The RTO has also seen 101 — or about 16% — of its planned transmission outages changed since the pandemic required utilities to separate personnel, limiting some maintenance activity. Half have been canceled altogether, with the other half to be spread out over May and June, Hines reported.

Continuity in Uncertainty

South Region Operations Director Tag Short said that as MISO moves into summer, it will focus on “business continuity” even as staff remain physically separated between control rooms in three different states and working from home.

Short said MISO will continue working with states “to gain access to test kits so our control room personnel can be tested in advance of shift changes.”

The RTO is already monitoring the body temperatures of control room staff and distributing face masks for employees that remain on-site. Its janitorial staff is also sanitizing facilities more often.

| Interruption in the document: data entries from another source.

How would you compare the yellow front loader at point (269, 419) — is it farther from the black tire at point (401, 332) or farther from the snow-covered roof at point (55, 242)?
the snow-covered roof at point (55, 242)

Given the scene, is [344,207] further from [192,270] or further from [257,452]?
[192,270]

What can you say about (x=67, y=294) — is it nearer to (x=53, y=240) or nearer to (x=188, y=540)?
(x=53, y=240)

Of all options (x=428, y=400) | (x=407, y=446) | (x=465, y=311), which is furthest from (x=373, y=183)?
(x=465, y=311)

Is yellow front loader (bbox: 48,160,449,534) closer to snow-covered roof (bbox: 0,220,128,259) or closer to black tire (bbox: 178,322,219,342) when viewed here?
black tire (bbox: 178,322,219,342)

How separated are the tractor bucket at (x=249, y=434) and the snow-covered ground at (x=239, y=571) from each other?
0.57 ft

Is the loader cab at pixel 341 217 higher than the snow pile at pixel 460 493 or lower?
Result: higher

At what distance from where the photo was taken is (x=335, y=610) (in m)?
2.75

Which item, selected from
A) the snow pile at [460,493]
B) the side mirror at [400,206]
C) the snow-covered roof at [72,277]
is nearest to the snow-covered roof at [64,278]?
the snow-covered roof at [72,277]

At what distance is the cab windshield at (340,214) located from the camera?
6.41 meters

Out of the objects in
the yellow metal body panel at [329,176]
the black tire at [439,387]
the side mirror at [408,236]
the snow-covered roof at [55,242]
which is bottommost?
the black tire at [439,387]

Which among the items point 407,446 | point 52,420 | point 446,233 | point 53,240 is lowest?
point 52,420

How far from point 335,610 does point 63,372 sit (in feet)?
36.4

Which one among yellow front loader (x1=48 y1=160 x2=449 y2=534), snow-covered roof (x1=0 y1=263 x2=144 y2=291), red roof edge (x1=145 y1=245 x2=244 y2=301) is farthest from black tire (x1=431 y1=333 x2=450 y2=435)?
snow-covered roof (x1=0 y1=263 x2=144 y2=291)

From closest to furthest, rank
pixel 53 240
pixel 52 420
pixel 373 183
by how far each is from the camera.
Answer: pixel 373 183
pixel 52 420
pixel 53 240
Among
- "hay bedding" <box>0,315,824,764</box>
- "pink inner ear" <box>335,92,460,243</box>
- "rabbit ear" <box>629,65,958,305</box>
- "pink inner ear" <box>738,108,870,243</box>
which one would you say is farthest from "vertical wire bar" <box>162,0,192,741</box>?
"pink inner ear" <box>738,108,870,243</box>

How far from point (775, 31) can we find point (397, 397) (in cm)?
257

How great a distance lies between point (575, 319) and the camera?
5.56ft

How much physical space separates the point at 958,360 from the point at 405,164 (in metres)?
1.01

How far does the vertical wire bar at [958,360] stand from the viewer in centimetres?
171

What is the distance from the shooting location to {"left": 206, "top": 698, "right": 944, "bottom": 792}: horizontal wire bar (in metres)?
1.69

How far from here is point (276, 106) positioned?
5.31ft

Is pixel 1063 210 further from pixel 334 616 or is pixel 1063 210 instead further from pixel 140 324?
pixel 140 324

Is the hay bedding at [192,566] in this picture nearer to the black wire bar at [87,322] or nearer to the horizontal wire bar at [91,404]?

“We tried to reduce as many touch points as possible, and that’s not easy when they share a bathroom and a kitchen,” Short said of MISO’s control room staff.

Manager of Forecast Engineering Blagoy Borissov said load continues to track about 10% lower than normal since closures and lockdowns became the norm in MISO states. He added that morning and evening ramps remain flatter than usual.

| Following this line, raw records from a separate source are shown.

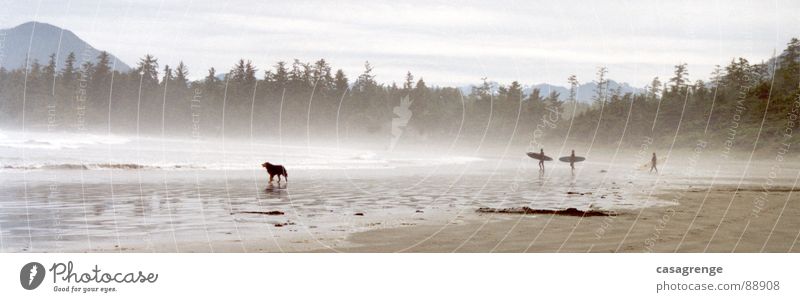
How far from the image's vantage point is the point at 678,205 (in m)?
16.8

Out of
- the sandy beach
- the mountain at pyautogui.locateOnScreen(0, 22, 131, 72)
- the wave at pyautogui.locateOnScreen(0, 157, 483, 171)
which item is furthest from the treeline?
the sandy beach

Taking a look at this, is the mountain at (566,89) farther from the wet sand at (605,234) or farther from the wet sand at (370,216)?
the wet sand at (605,234)

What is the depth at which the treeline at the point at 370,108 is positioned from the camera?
31.7m

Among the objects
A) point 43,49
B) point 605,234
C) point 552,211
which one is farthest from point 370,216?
point 43,49

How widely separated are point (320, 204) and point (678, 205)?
26.4 feet

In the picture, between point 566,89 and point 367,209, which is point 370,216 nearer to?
point 367,209

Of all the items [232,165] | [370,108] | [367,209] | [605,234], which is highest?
[370,108]

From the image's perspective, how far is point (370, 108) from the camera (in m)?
30.0
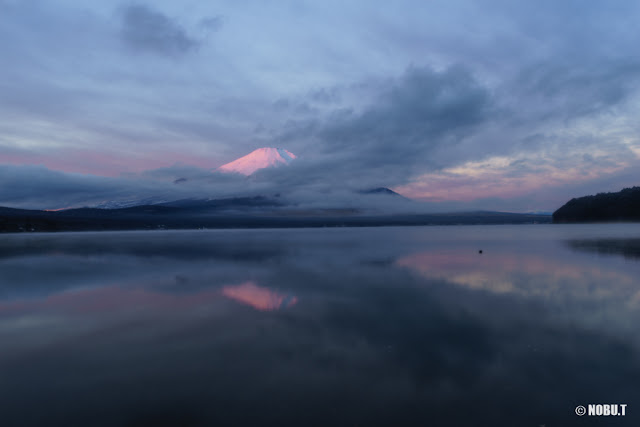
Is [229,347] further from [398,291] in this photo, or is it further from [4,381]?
[398,291]

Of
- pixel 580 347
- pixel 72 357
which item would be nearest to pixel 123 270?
pixel 72 357

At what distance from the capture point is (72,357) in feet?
33.6

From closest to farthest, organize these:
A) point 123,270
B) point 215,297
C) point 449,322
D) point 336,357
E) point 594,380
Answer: point 594,380 → point 336,357 → point 449,322 → point 215,297 → point 123,270

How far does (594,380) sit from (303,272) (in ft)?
65.4

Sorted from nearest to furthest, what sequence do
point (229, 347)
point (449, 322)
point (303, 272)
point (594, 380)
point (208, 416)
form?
point (208, 416), point (594, 380), point (229, 347), point (449, 322), point (303, 272)

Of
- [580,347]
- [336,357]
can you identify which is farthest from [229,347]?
[580,347]

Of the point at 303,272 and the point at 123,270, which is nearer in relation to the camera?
the point at 303,272

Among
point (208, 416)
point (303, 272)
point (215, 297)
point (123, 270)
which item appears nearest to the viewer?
point (208, 416)

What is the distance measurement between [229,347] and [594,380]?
9661mm

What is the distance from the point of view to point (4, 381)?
339 inches

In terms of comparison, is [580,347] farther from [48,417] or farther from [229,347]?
[48,417]

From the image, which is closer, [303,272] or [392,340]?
[392,340]

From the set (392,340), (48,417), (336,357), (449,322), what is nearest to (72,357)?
(48,417)

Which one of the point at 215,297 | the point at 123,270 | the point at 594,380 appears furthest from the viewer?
the point at 123,270
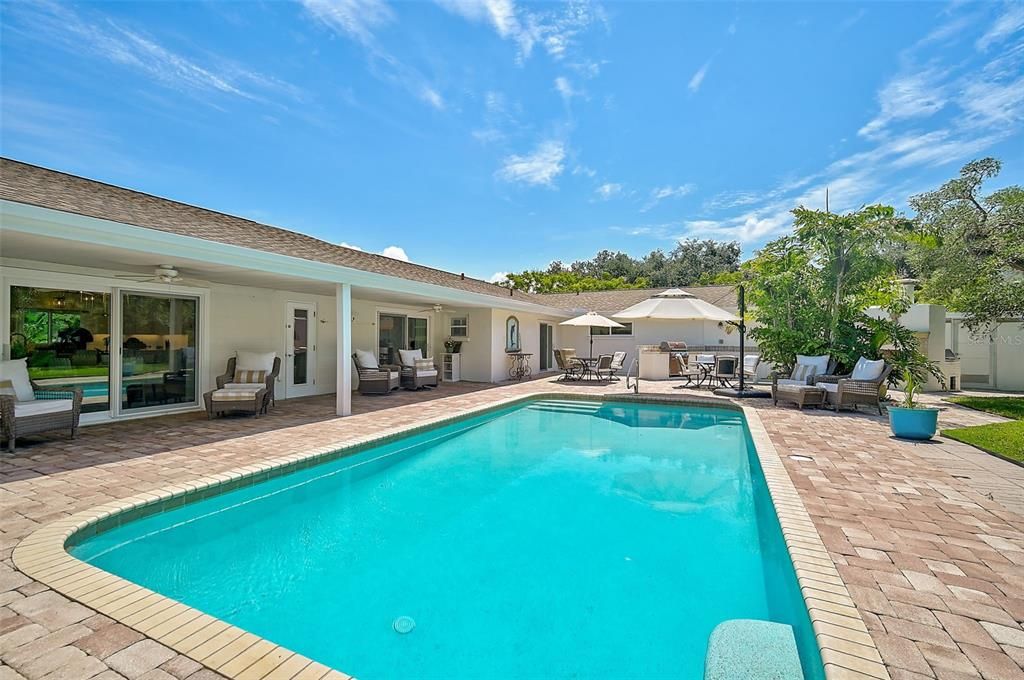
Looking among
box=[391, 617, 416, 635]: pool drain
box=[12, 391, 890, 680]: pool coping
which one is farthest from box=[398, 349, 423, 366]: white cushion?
box=[391, 617, 416, 635]: pool drain

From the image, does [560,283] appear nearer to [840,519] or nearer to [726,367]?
[726,367]

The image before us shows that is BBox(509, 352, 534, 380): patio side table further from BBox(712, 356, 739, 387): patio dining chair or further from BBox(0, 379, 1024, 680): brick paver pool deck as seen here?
BBox(0, 379, 1024, 680): brick paver pool deck

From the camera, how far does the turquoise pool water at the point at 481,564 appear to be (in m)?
2.89

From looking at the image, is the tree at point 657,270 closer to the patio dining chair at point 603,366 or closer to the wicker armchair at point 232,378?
the patio dining chair at point 603,366

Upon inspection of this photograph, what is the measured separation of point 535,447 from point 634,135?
10824mm

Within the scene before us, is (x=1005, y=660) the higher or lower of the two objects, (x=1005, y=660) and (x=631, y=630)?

Borrisov said MISO’s forecasting team had to “freeze” its forecasting model prior to the pandemic taking root in the footprint so the model wouldn’t make load shape adjustments or match the forecast to recent history, which is temporarily an unreliable benchmark.

“We are pretending that our load forecasting model has not been updated since March 13,” Borissov explained.

Borissov said an inevitable uptick in load will be difficult to anticipate as temperatures rise and states begin testing the relaxation of pandemic measures.

MISO will continue to restrict visitors to its facilities through at least June 1. Vice President of System Planning Jennifer Curran this week said it’s “too early” to tell when the RTO can return to normal operations.

FERC: New Goldman Unit an Affiliate

FERC on Monday granted Goldman Sachs Renewable Power Marketing (GSRPM) authority to make market-based sales but said it would consider it an affiliate of The Goldman Sachs Group investment bank despite its objections (ER20-547-001).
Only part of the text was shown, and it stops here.